SASAM, Devlet Su İşleri (DSİ) Genel Müdürlüğü Hidroelektrik Enerji Dairesinin organizasyonuyla, hidroelektrik santrallerinin çalışma sistemlerini ve bu santrallerin çevreye ve yakınlarındaki yerleşim yerlerine etkilerini yerinde gözlemlemek üzere, Daire Başkanı Sayın Serkan KARAKUŞ’un rehberliğinde Bolu ili sınırları içinde yer alan Göksu Hidroelektrik Santraline bir çalışma gezisi düzenledi.
SASAM Uzmanları, aileleri ve Sahipkıran AKADEMİ üyesi gençlerin katıldığı çalışma gezisinin ilk durağı, ülkemizin güzide tabiat parklarından Gölcük Tabiat Parkı oldu. Bu güzide mekanı tanıma ve tanıtma amaçlı kısa süreli ziyaretin ardından, Göksu Hidroelektrik Santraline geçildi.

---*---

## Görev yönergeleri
**a)** Göksu Hidroelektrik Santrali gezisini anlatan metni iki cümleyle özetleyin.
**b)** Göksu gezisi metninden, "SASAM, Devlet Su" sözcüklerini içeren yerle açılıp "çalışma gezisi düzenledi." ile kapanan bölümü olduğu gibi döndürün.
Bu alıştırmada satırlara ihtiyaç yoktur.

---*---

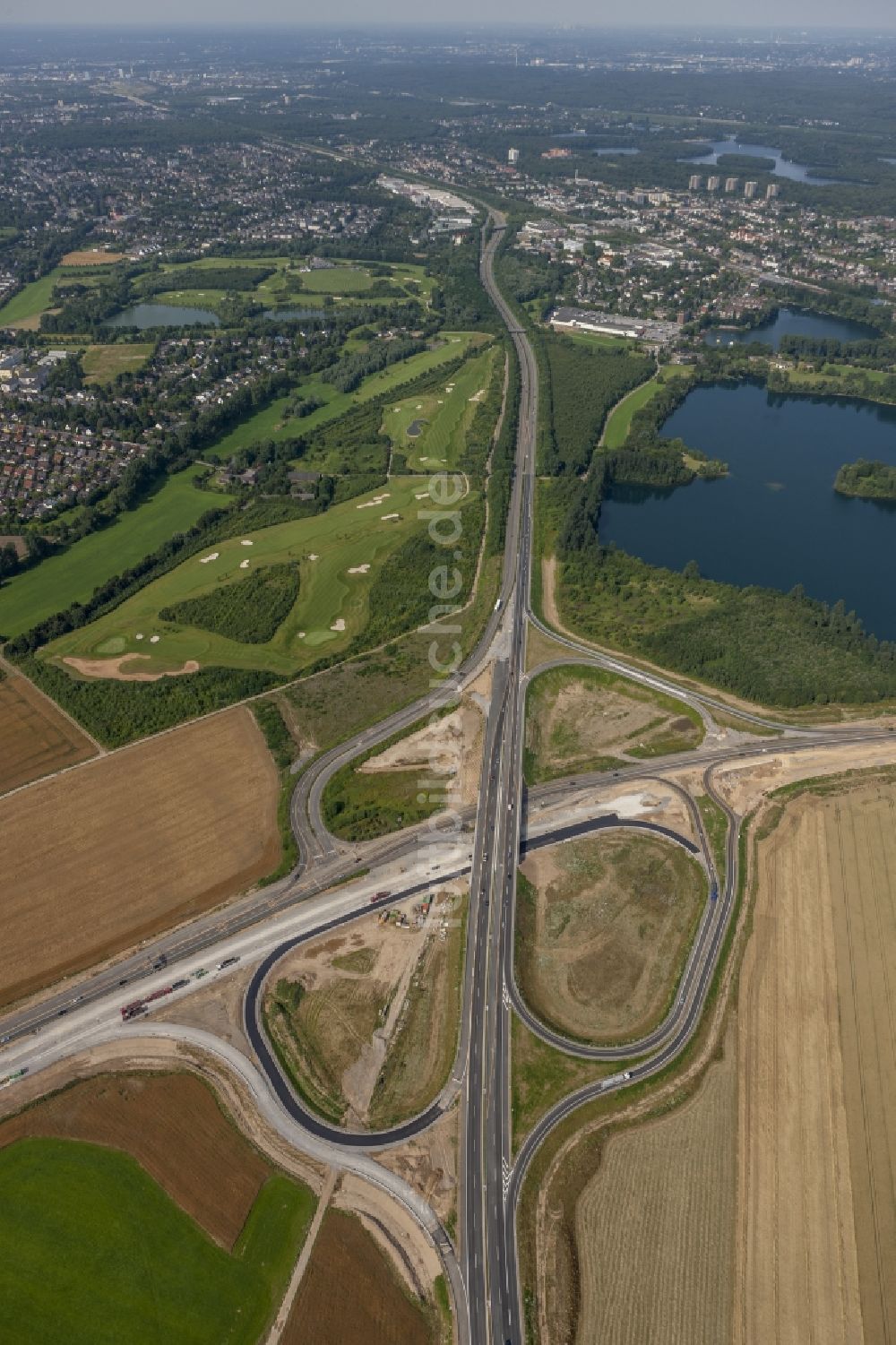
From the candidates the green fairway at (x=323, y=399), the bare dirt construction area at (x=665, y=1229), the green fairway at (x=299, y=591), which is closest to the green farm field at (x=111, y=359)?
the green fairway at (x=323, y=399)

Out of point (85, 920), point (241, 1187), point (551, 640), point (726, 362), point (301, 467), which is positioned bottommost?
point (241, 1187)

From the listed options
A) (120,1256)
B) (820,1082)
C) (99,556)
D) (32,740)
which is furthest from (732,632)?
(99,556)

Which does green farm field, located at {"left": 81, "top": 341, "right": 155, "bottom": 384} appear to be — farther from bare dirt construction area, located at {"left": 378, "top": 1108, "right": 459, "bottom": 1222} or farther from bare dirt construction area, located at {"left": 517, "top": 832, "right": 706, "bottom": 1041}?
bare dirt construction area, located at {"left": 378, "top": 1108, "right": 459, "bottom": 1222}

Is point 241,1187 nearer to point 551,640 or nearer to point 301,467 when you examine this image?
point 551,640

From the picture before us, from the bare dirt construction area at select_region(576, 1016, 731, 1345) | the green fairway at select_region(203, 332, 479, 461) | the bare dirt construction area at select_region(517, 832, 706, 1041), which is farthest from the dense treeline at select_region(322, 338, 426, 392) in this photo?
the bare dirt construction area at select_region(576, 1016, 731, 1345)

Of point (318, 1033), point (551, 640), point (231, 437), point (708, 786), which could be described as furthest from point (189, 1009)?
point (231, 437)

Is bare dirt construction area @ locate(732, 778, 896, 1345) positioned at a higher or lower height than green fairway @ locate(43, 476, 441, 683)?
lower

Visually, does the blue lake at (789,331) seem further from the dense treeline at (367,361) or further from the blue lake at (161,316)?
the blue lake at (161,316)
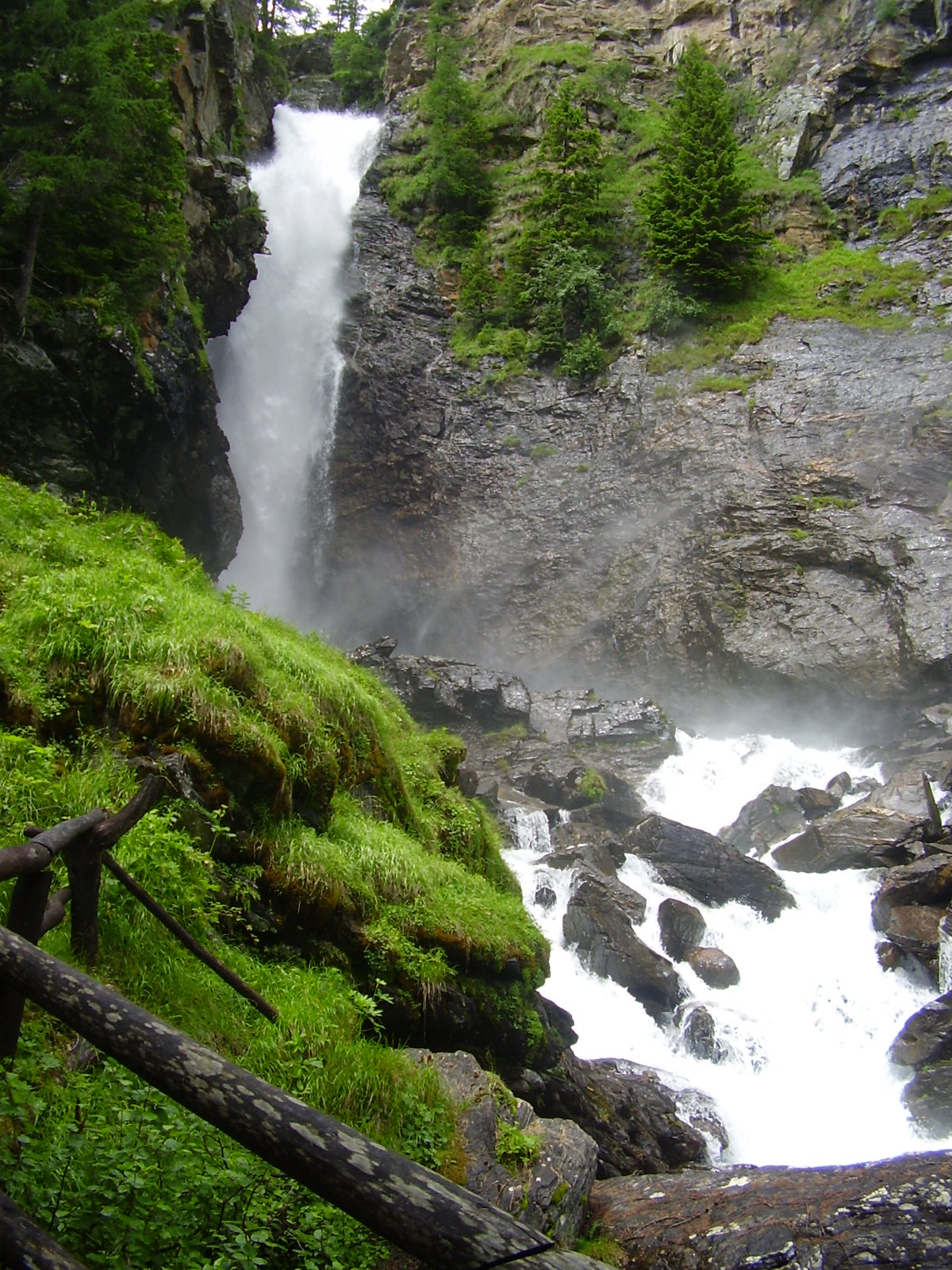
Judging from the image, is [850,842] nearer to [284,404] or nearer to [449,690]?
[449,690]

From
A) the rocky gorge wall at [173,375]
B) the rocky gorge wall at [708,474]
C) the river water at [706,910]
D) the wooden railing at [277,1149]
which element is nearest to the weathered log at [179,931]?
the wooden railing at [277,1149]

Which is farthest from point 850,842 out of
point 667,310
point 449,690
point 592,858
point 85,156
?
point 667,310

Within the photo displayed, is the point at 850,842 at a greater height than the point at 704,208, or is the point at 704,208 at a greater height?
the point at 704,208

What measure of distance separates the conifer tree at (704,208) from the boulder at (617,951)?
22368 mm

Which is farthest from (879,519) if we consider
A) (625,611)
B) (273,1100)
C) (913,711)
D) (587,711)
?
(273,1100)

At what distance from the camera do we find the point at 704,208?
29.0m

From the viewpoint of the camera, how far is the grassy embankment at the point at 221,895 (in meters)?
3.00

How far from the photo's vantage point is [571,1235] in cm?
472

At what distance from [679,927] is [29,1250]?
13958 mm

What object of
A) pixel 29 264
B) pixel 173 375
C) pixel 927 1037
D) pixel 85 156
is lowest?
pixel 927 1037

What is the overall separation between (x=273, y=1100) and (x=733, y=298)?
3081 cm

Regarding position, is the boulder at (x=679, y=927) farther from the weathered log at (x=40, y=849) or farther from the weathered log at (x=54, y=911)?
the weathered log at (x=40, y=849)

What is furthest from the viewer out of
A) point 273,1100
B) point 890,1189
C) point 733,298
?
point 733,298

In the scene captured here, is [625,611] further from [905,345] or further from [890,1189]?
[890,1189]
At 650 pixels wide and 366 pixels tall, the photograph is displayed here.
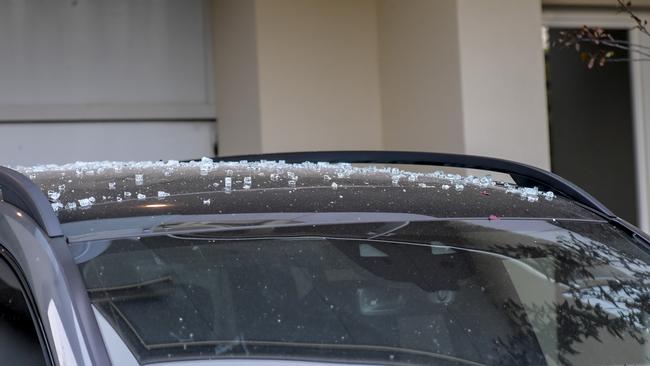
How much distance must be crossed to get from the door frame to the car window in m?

---*---

## Alıştırma yanıtları
**a)** SASAM, DSİ Genel Müdürlüğü Hidroelektrik Enerji Dairesinin organizasyonuyla ve Daire Başkanı Serkan KARAKUŞ'un rehberliğinde, hidroelektrik santrallerinin çalışma sistemlerini ve çevreye ve yakındaki yerleşim yerlerine etkilerini yerinde gözlemlemek üzere Bolu'daki Göksu Hidroelektrik Santraline bir çalışma gezisi düzenledi. SASAM uzmanları, aileleri ve Sahipkıran AKADEMİ üyesi gençlerin katıldığı gezide önce Gölcük Tabiat Parkı kısa süreliğine ziyaret edildi, ardından santrale geçildi.

**b)**
SASAM, Devlet Su İşleri (DSİ) Genel Müdürlüğü Hidroelektrik Enerji Dairesinin organizasyonuyla, hidroelektrik santrallerinin çalışma sistemlerini ve bu santrallerin çevreye ve yakınlarındaki yerleşim yerlerine etkilerini yerinde gözlemlemek üzere, Daire Başkanı Sayın Serkan KARAKUŞ’un rehberliğinde Bolu ili sınırları içinde yer alan Göksu Hidroelektrik Santraline bir çalışma gezisi düzenledi.